WORK TO BE COMPLETED → Among the lines below, return each one that contains the word "pcmd".

╭──

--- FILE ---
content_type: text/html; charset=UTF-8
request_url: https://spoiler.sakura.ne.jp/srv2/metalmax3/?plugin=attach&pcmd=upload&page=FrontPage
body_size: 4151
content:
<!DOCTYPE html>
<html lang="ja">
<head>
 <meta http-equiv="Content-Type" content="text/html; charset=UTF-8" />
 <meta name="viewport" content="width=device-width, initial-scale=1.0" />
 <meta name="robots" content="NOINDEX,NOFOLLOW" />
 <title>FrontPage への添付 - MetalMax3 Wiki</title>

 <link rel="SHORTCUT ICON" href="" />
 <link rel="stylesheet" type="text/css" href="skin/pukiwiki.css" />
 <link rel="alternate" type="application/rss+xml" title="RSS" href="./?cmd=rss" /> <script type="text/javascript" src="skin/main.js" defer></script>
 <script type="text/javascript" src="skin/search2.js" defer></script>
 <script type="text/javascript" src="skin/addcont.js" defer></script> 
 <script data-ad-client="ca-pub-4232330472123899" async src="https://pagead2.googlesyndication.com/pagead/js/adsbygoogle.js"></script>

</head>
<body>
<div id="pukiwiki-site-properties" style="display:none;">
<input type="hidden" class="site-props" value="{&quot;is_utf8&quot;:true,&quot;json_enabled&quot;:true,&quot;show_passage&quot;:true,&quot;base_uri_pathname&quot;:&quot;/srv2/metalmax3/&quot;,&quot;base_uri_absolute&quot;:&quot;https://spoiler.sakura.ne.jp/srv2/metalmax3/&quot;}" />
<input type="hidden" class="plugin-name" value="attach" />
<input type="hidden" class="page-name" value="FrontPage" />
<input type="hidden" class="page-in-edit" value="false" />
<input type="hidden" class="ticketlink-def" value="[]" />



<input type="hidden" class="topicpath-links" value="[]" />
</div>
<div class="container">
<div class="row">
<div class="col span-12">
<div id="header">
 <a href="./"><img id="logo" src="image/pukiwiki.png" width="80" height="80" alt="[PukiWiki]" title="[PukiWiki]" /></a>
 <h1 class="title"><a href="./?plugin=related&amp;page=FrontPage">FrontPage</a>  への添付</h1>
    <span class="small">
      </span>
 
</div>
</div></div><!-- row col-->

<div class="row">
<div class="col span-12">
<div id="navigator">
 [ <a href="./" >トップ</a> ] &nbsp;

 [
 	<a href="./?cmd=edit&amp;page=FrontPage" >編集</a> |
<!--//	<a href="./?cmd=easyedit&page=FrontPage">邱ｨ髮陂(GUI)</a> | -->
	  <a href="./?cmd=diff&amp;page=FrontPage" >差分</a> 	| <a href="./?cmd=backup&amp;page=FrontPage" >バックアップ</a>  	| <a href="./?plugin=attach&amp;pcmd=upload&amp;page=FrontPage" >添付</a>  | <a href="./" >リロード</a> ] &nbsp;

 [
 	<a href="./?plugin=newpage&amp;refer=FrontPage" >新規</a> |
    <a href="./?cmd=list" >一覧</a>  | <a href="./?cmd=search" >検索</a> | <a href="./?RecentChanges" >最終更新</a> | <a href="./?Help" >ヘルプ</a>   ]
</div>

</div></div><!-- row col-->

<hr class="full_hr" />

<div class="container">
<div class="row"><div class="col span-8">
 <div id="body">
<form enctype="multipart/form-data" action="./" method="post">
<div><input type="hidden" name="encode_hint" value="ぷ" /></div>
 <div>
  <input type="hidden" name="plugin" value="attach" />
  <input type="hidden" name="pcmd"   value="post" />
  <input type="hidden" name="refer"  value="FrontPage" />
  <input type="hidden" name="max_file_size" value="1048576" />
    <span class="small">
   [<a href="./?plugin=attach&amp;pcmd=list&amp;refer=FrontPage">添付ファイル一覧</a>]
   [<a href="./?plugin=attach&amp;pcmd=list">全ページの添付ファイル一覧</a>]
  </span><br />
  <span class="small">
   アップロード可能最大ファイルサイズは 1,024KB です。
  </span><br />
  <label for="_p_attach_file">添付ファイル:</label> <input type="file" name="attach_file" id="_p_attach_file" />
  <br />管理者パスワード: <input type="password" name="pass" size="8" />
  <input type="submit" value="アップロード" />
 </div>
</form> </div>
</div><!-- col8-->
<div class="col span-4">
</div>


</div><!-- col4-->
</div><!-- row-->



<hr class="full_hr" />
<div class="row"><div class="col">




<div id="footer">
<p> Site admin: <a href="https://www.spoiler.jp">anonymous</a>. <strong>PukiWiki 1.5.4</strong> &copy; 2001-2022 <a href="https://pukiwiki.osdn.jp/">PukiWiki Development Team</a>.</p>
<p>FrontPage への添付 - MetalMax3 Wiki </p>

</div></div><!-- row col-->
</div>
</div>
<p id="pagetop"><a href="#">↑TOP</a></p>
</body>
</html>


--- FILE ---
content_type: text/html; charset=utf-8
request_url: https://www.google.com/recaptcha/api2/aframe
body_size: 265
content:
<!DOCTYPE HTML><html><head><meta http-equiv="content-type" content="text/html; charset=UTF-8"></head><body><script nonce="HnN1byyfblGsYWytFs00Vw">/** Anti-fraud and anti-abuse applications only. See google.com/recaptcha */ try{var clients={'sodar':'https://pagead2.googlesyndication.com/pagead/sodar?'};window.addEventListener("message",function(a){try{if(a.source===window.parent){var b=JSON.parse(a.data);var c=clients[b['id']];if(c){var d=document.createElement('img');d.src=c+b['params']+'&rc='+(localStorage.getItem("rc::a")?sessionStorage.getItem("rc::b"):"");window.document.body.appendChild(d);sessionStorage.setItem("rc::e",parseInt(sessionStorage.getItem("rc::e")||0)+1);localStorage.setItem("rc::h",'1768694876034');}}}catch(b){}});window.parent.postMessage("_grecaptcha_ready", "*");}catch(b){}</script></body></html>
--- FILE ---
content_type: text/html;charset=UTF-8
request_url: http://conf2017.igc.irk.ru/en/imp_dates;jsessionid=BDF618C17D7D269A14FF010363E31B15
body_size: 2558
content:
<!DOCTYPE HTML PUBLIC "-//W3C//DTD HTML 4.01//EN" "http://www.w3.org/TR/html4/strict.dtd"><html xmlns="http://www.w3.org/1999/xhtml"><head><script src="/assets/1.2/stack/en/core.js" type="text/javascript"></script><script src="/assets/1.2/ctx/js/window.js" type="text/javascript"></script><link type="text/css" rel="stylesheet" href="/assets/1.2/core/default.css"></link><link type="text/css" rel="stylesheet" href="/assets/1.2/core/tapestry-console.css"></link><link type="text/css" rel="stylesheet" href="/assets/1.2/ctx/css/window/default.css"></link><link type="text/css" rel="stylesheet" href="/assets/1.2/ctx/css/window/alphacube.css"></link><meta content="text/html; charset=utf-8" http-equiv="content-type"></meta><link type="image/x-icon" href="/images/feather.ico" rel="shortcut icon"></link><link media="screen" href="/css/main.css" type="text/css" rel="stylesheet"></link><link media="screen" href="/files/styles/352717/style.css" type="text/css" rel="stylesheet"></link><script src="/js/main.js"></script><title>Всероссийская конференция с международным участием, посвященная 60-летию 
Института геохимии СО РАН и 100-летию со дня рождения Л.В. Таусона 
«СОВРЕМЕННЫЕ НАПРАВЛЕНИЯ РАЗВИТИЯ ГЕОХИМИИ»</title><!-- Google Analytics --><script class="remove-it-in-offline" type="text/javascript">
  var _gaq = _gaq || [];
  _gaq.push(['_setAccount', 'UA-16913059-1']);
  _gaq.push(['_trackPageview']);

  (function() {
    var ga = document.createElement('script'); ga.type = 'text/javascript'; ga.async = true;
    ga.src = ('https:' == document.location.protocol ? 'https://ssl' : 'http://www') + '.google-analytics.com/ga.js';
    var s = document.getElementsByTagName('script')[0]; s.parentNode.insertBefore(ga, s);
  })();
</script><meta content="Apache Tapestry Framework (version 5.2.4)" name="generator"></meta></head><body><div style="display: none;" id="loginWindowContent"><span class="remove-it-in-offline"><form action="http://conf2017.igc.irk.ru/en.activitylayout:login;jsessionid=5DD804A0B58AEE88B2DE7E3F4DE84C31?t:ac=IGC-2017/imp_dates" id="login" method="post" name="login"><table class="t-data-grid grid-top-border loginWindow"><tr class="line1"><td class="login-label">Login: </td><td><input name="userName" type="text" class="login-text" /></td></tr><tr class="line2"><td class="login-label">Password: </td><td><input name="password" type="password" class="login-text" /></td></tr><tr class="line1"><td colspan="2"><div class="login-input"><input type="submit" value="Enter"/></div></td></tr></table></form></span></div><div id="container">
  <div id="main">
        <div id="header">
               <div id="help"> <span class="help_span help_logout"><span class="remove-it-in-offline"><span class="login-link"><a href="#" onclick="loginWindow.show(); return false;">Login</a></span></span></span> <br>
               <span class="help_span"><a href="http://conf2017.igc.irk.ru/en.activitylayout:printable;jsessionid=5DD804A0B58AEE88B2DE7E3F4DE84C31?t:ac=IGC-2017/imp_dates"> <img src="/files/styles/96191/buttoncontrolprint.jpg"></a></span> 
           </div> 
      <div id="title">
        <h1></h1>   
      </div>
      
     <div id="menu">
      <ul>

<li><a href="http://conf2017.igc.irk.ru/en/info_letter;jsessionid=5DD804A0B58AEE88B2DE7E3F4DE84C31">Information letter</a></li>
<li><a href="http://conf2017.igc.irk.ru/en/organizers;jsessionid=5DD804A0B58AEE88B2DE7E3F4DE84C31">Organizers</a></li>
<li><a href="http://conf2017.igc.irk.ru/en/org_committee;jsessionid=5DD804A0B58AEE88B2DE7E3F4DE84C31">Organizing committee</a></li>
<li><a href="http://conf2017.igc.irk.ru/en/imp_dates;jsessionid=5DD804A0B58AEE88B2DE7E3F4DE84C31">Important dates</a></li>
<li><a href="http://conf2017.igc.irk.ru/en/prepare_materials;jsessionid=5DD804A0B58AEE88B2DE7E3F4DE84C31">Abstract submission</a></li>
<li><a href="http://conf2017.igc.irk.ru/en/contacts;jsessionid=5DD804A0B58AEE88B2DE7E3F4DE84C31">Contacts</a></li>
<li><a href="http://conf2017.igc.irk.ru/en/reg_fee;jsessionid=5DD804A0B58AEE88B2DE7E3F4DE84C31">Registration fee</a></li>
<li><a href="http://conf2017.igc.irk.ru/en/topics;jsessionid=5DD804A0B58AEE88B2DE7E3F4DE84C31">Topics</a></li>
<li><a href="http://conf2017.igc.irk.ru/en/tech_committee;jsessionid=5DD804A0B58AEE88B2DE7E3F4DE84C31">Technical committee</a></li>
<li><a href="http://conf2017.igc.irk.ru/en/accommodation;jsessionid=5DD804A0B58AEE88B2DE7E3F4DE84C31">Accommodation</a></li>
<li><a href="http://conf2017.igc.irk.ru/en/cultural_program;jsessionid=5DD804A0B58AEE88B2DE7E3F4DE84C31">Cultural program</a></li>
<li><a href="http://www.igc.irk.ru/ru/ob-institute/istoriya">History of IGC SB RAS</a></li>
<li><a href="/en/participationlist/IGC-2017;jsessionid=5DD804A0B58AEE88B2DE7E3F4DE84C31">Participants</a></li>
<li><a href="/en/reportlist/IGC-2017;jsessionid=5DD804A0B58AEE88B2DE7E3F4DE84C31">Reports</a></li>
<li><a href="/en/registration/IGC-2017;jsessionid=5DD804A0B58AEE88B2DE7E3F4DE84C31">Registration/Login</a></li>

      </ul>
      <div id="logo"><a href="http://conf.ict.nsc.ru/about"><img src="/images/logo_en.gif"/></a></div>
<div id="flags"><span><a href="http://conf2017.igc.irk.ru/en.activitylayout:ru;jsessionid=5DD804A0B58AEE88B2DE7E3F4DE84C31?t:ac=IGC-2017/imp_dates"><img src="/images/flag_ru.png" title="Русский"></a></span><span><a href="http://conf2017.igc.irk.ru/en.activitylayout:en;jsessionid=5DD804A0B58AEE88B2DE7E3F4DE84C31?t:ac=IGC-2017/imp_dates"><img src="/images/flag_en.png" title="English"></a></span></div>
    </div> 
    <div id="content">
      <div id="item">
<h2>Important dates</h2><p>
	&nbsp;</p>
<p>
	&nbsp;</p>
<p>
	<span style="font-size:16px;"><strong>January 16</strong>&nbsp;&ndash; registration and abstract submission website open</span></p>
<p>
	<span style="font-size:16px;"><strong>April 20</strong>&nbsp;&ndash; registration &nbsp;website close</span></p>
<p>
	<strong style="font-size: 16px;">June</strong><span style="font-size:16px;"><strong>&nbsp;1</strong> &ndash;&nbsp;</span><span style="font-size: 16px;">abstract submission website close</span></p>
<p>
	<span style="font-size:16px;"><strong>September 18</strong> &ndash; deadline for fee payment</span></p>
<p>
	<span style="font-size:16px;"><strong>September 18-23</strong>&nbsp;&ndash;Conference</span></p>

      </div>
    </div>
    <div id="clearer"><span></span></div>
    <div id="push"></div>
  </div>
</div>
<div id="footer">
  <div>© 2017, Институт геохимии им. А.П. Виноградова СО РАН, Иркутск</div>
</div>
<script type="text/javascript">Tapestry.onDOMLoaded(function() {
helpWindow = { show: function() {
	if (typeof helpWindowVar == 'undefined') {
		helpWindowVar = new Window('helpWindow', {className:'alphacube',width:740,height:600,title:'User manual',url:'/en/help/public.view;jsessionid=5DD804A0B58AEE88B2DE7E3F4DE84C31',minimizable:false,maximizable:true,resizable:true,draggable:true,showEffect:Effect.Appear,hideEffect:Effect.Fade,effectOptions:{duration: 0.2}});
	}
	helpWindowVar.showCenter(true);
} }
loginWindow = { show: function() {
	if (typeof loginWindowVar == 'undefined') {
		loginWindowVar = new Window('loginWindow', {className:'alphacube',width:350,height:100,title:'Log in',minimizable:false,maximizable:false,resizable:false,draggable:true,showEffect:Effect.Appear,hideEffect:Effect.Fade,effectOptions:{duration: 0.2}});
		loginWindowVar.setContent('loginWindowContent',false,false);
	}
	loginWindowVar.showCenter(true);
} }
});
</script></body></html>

╰──

ANSWER →
request_url: https://spoiler.sakura.ne.jp/srv2/metalmax3/?plugin=attach&pcmd=upload&page=FrontPage
	  <a href="./?cmd=diff&amp;page=FrontPage" >差分</a> 	| <a href="./?cmd=backup&amp;page=FrontPage" >バックアップ</a>  	| <a href="./?plugin=attach&amp;pcmd=upload&amp;page=FrontPage" >添付</a>  | <a href="./" >リロード</a> ] &nbsp;
  <input type="hidden" name="pcmd"   value="post" />
   [<a href="./?plugin=attach&amp;pcmd=list&amp;refer=FrontPage">添付ファイル一覧</a>]
   [<a href="./?plugin=attach&amp;pcmd=list">全ページの添付ファイル一覧</a>]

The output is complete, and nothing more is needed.